Soykırım safsatalarını çok duyacağınız bugünlerde, okumanızı öneririm bu romanı.
Giritli Gelin
Yılmaz Aslan’ın “Giritli Gelin” adlı romanının iskeletini (Berfin Yayınları), Kurtuluş Savaşı’nda Tarsus ve çevresindeki Fransız işgali, bu işgale yaslanarak gemi azıya alan Ermeni komitacılarının melanetleri ve Kuvay-ı Milliye’nin karşı faaliyetleri oluşturuyor. Aslan, usta bir kalem olması yanında, iyi de bir araştırmacı, romanına derc ettiği tarihi bilgilerin hiçbiri sıradan değil.
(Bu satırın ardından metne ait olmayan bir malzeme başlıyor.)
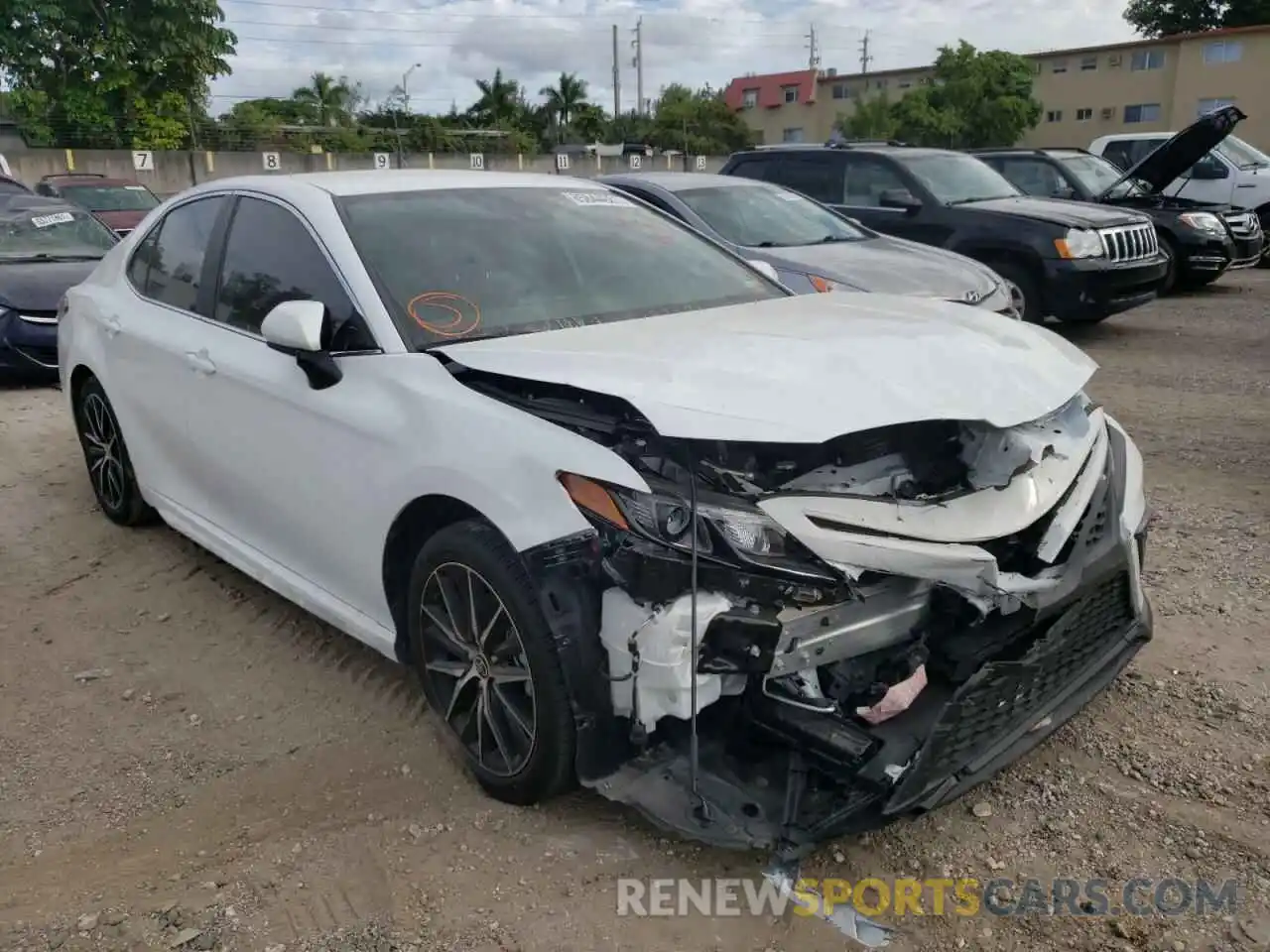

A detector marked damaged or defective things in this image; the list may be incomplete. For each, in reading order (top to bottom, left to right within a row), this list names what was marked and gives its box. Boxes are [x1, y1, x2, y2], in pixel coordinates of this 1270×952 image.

damaged white toyota camry [60, 170, 1153, 858]
broken headlight [561, 474, 827, 578]
crumpled car hood [434, 294, 1091, 444]
damaged front end [474, 365, 1153, 858]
Bir iki örnek verelim. İstanbul’un Rumların elinde olduğu dönemlerde, Ermenilerin şehre girişi yasaktı, Ege Adalarındaki Rumlar, Ermeni görünce yere tükürüp, köpek ve düşkün anlamına gelen “işkil” sözünü kullanırlardı. Kuvay-ı Milliye’ye katılan Alevi köylerinde bir eren, marifetin makamlarını şöyle sayıyor: Edep, korku, perhiz, sabır, kanaat, utanmak, cömertlik, ilim, miskinlik.
Bu kitap mason dayanışmasını da, misyoner namussuzluğunu da, Ermeni komitacılarının gaddarlığını da tarihi gerçekler ışığında gösteriyor bize.
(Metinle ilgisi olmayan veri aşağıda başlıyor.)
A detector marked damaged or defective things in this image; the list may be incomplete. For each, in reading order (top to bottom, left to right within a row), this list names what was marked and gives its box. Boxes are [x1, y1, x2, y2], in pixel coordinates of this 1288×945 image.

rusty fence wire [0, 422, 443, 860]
Ermeni tarihinin çok bilinmeyenleri de olaylara yedirilerek aktarılıyor okura.
İnsanı çoğaltıp yüceleştiren dinsel ve felsefi tartışmalar da okuyacaksınız. Bu kitaptan belleğinizde çok iz kalacak, çok da bilgileneceksiniz.
Ermenistan’da Bir Türkiyeli
“Vatan bildiğim yerde vatandaş sayılamıyorum. Vatanım sanılan yeri vatan sayamıyorum. Ben Türkiyeli bir Ermeni’yim. Köküm Anadolu’da. Doğum yerim İstanbul. İstanbul benim canım”
Ermenistan’a yaptığı gezinin izlenimlerini topladığı 182 sayfalık kitabına bu sözlerle başlıyor Bercuhi Berberyan. “Yansız, önyargısız, salt bir izlenim kitabı” diyor kitabına. Diyor da, yer yer bu çizginin dışına çıktığı, kendi deyimiyle “Ermeniliğinin depreştiği” de oluyor. Sözgelimi 78. sayfada, Ermeni askeri gördüğündeki duyguları, ele veriyor onu. Ama yine de elinden geldiğince nesnel olmayı da beceriyor çoğu kez. Ermenistanlı kadınlara “kokoş”, erkeklere “hanzo” diyebiliyor. Yanlışlıkla verdiği Türk parasını avucu yanmış gibi atan ve “Sen Türksün” diyen Ermeni’ye “Ben Türk değilim” demeyi gururuna yediremiyor. “Belki de Türklüğüm tutuyor” diyor “O düşmanca tavır sinirlerime dokunuyor.”
Metis Yayınları arasından çıkmış “Ermenistan’da Bir Türkiyeli” adlı kitap. Okunmalı bence.